De verklaring voor de aanwezigheid van ratten, is alvast ongewijzigd: “De biologische strategie van de rat is opportunisme. Waar er voedsel is, zullen ze zich huisvesten”, zegt Baert. “Leven in nabijheid van de mens is dan vlug gunstig. Zeker in stedelijke gebieden belanden er genoeg restjes van sandwiches of durums op de grond.”

Legitieme strijd

Volgens Standaert is het gevolg van die burgerlijke gevoeligheid dat ratten een steeds hogere plek op de politieke agenda krijgen. “Dit lijkt me dus eerder een sociologisch vraagstuk”, zegt ze. Baert beaamt: “Als we gewoon zouden accepteren dat ratten zich al sinds 1700 in onze contreien bevinden, en dus deel uitmaken van de natuurlijke habitat, zou het probleem zich al minder stellen.”

Dat maakt de strijd tegen de rat, zoals nu in Brussel, niet minder legitiem. Wie via een huidwondje in contact komt met urinesporen van ratten, kan de ernstige ziekte van Weil of - iets milder - modderkoorts krijgen. Jaarlijks worden er zo 5 tot 16 gevallen in België gediagnosticeerd. Daarnaast is er de graaf- en knaagschade. “Een rat die één of twee draadjes in een elektriciteitscabine doorknaagt, kan best veel schade veroorzaken”, zegt Baert.

“Bestrijding in een stadscontext is alleszins veel uitdagender dan het gekende ‘ratten-bij-de-kippenprobleem’ in landelijker gebied” zegt Standaert. In de stad Antwerpen zou een ingreep op grote overlastplaatsen wel een verschil hebben gemaakt. “Sinds drie jaar hebben we daar permanent betonnen rattenvallen, met een lichte daling in de meldingen als gevolg”, zegt coördinator Sally Peustjens.

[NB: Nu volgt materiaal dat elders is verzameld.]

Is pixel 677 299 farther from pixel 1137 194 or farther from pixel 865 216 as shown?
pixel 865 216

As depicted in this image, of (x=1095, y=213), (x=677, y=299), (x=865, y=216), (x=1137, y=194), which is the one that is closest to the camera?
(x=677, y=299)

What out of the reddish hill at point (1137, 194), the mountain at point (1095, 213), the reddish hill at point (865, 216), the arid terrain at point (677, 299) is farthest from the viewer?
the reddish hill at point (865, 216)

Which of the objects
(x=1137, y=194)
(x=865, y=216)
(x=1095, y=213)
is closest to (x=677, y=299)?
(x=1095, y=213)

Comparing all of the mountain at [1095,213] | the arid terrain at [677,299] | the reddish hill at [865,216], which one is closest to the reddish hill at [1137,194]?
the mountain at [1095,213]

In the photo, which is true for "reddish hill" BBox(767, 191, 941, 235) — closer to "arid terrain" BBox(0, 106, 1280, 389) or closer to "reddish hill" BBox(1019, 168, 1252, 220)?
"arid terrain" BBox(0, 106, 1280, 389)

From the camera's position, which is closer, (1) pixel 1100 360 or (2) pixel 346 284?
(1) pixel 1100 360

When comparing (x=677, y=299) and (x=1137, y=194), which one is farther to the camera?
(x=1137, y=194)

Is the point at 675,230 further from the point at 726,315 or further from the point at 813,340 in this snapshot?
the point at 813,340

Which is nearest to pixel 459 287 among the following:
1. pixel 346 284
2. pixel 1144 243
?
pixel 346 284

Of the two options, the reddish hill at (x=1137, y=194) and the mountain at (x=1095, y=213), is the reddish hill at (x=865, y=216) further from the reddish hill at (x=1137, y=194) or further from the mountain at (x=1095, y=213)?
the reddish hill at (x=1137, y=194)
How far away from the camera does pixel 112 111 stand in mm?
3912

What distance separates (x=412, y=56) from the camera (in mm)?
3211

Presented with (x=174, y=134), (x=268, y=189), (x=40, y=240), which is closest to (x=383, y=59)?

Volgens Baert is preventie echter nog beter dan een dergelijke ‘mechanische’ ingreep, en is een vergif de allerlaatste piste. “De sleutel is eigenlijk het weghalen van voedsel en het verwijderen van kleine schuilplaatsen. Sensibilisering van de bevolking is daarvoor essentieel, maar ik weet oprecht niet of je er dan komt met een half miljoen euro.”